Qui Torino – I mondi di Primo Levi
Il vagone d’inciampo

vagone trasporto Primo LeviPiazza Castello nei mesi scorsi ha ospitato di tutto, dai palchi per i concerti a stand e chioschi per le iniziative commerciali, dal calendario dell’avvento di Emanuele Luzzati all’immenso albero di natale fatto di lucine colorate che fino a pochi giorni fa si faceva notare parecchio. Ma non ci sono state particolari polemiche sull’utilizzo di uno spazio che da sempre accoglie manifestazioni di tutti i generi. È invece oggi sui giornali una lettera di cui già si parlava ieri pomeriggio prima dell’inaugurazione della mostra “I mondi di Primo Levi – Una strenua chiarezza”. Il sovrintendente ai beni artistici Luca Rinaldi ha scritto al Comune di Torino, lamentando che il carro merci prestato dal Museo ferroviario per accogliere fuori da Palazzo Madama i visitatori della mostra “interferisce con l’asse prospettico della città storica”. Poi, in uno slancio di generosità, ha spiegato che ha concesso al vagone di restare nella sua collocazione per 15 giorni “perché l’iniziativa è lodevole”, ma ha ribadito che “bisogna porre argine a strutture invasive in un luogo come quello”. E il vagone merci dell’inizio del Novecento, uguale a quelli usati per trasportare i deportati verso i campi è “ingombrante” e “risulta del tutto estraneo alla piazza”.

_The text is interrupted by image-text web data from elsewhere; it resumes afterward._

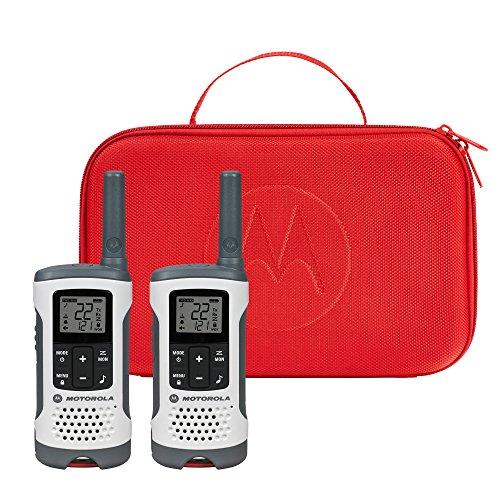 Motorola Talkabout T280 Rechargeable Two-Way Radio Bundle – - Motorola Headset Red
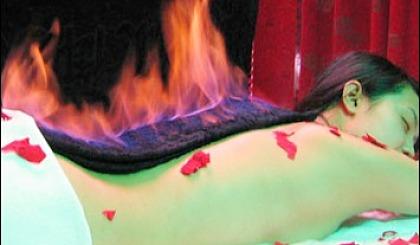 互动吧-特异穴灸三大秘法:丹药火灸秘法、无火热灸秘法、 药水掌灸秘法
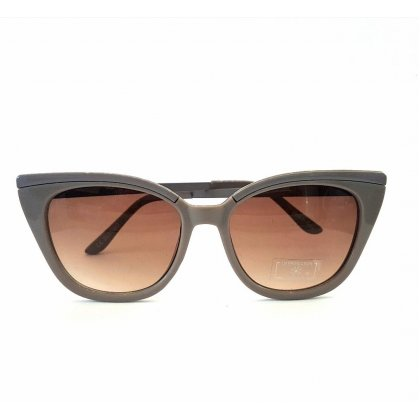 Cat Eye Sonnenbrille und das passende Styling dazu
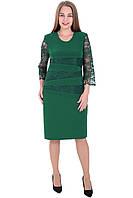 Платье 658 Зеленого цвета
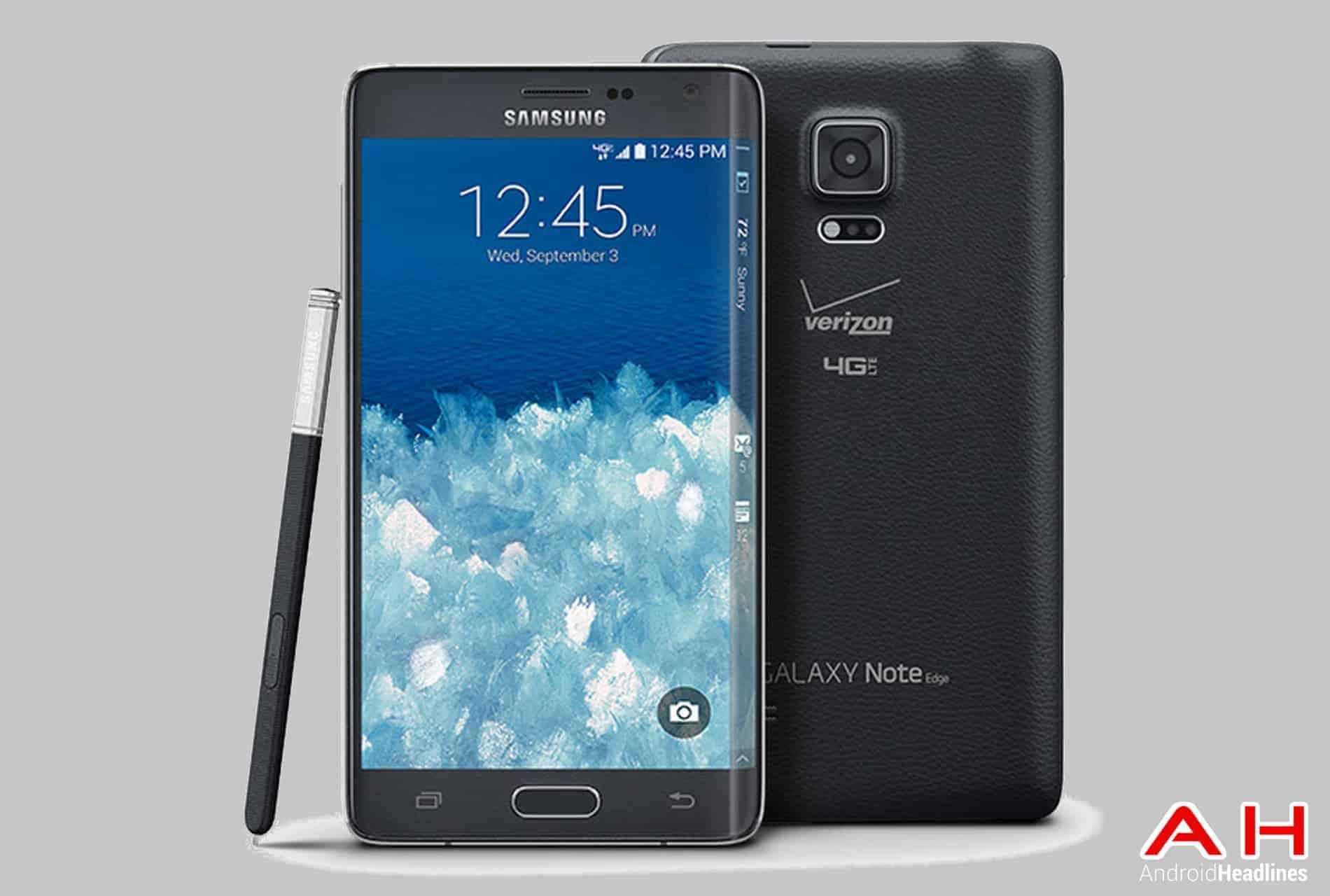 Galaxy Note Edge F&B Black cam AH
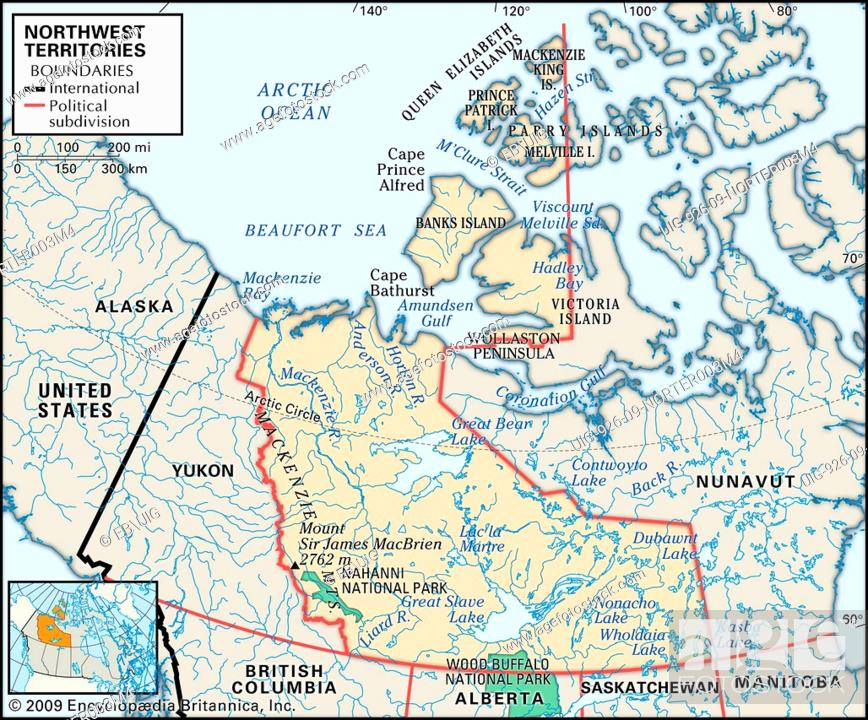 Northwest Territories Canada Map.Physical Map Of Northwest Territories Canada Showing Major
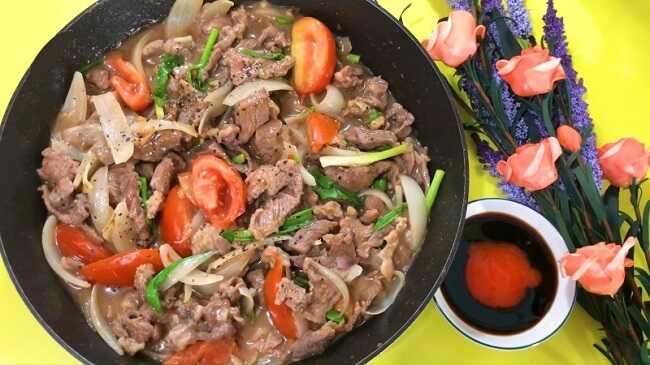 Món ngon mỗi ngày từ thịt bò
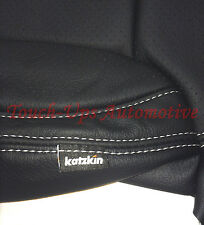 2014-2017 GMC Sierra DOUBLE Cab SLE Katzkin Black Leather Seats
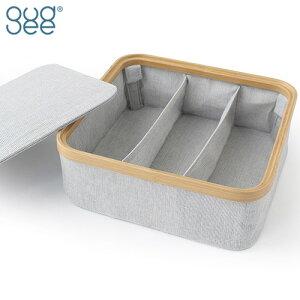 GUDEE 収納ボックス フタ付き おしゃれ 仕切りケース 3分割 仕切りボックス 折りたたみ 収納カゴ 収納 竹 KIM Storage box with lid 3section GudeeLife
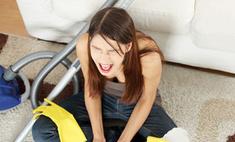 У домохозяек сексуальная жизнь менее полноценна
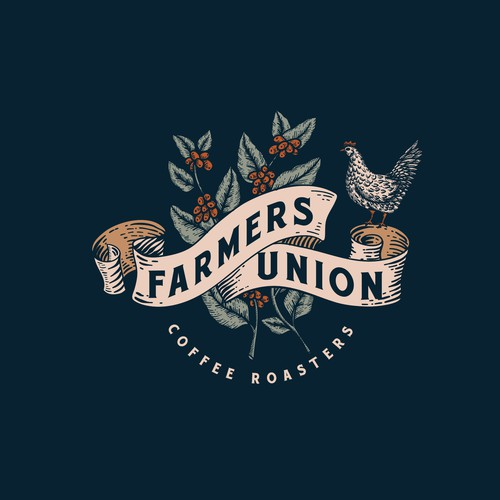Coffee brand with the title 'Farmers Union Coffee Roasters'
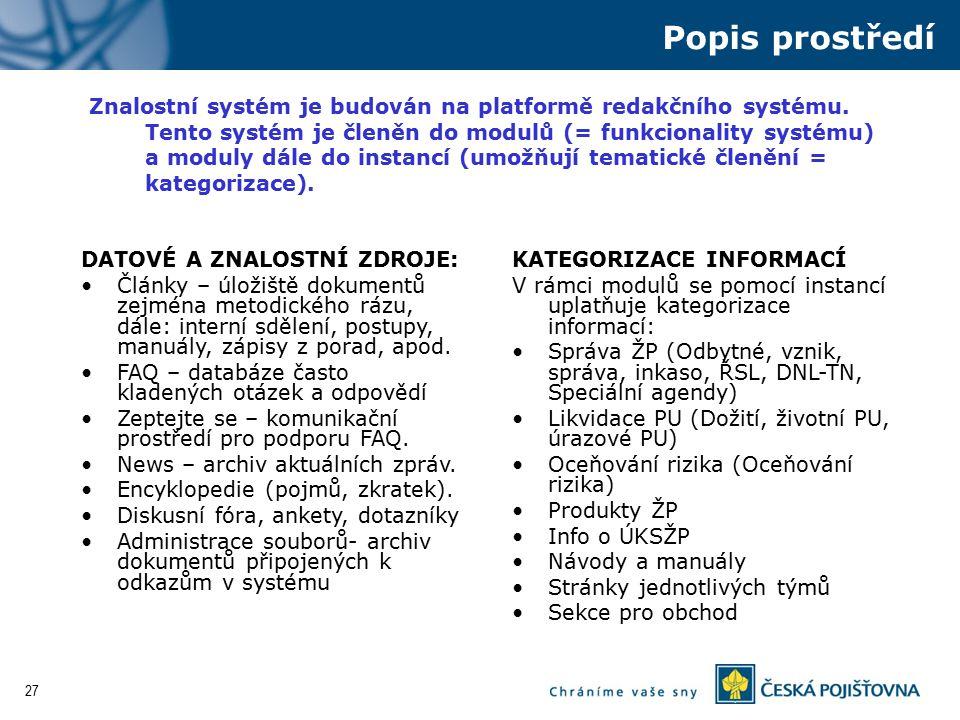 27 Znalostní systém je budován na platformě redakčního systému. Tento systém je členěn do modulů (= funkcionality systému) a moduly dále do instancí (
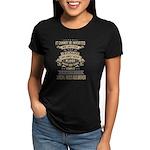 Monogram - Couper of Gogar Women's Fitted T-Shirt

Fabio Levi, direttore del Centro studi Primo Levi e curatore insieme a Peppino Ortoleva della mostra che ieri è stata letteralmente presa d’assalto da centinaia di visitatori, ha commentato che “Il vagone è un elemento molto evidente all’esterno ma la mostra non è centrata su quello, dentro a Palazzo Madama è esposto ben altro. Per questa mostra abbiamo sempre ragionato su quanto ciascuno era disposto a dare per un omaggio a Levi. Il soprintendente ci ha dato 15 giorni e non ci sono polemiche in corso”. È importante che l’attenzione resti sui contenuti e sul progetto, che presenta al pubblico i molti aspetti di uno scrittore che non è stato solo un grande testimone della Shoah, e l’assessore alla Cultura Maurizio Braccialarghe ha confermato: “Toglieremo il vagone tra 15 giorni, rispettando il parere del soprintendente, ma resta il fatto che si tratta di un simbolo legato alla mostra, carico di significati”. Il presidente della Comunità ebraica di Torino, Beppe Segre, ha aggiunto che “Pur senza voler entrare nel merito della questione di competenza di altri Enti, sono rimasto spiacevolmente stupito e deluso della decisione della Soprintendenza torinese che valuta ingombrante e del tutto estranea all’estetica della piazza il vagone merci, simbolo della deportazione ad opera dei nazifascisti di Primo Levi, di migliaia di persone dall’Italia, di milioni di uomini e donne, vecchi e bambini, da tutta Europa. Lo scopo del vagone – mi sembra – è proprio creare disagio e inciampo metaforico, come una enorme pietra dell’inciampo, spiazzare, far riflettere il passante sul progetto nazifascista di odio e follia, teso alla conquista del mondo, ed all’annientamento sistematico degli ebrei, degli oppositori, dei diversi”. Il sindaco, Piero Fassino, alla conferenza stampa aveva dichiarato che “Levi rappresenta non solo un riferimento culturale ma un impegno morale a contrastare ogni forma di violenza, intolleranza, sopruso che possa produrre nuove sofferenze. Solo pochi giorni fa ci siamo riuniti in questa piazza per commemorare le vittime di Parigi. La violenza può riprodursi ancora”. E il vagone contestato, una immagine potente che non è possibile ignorare, è un monito a non dimenticare quello che è stato. Per quindici giorni.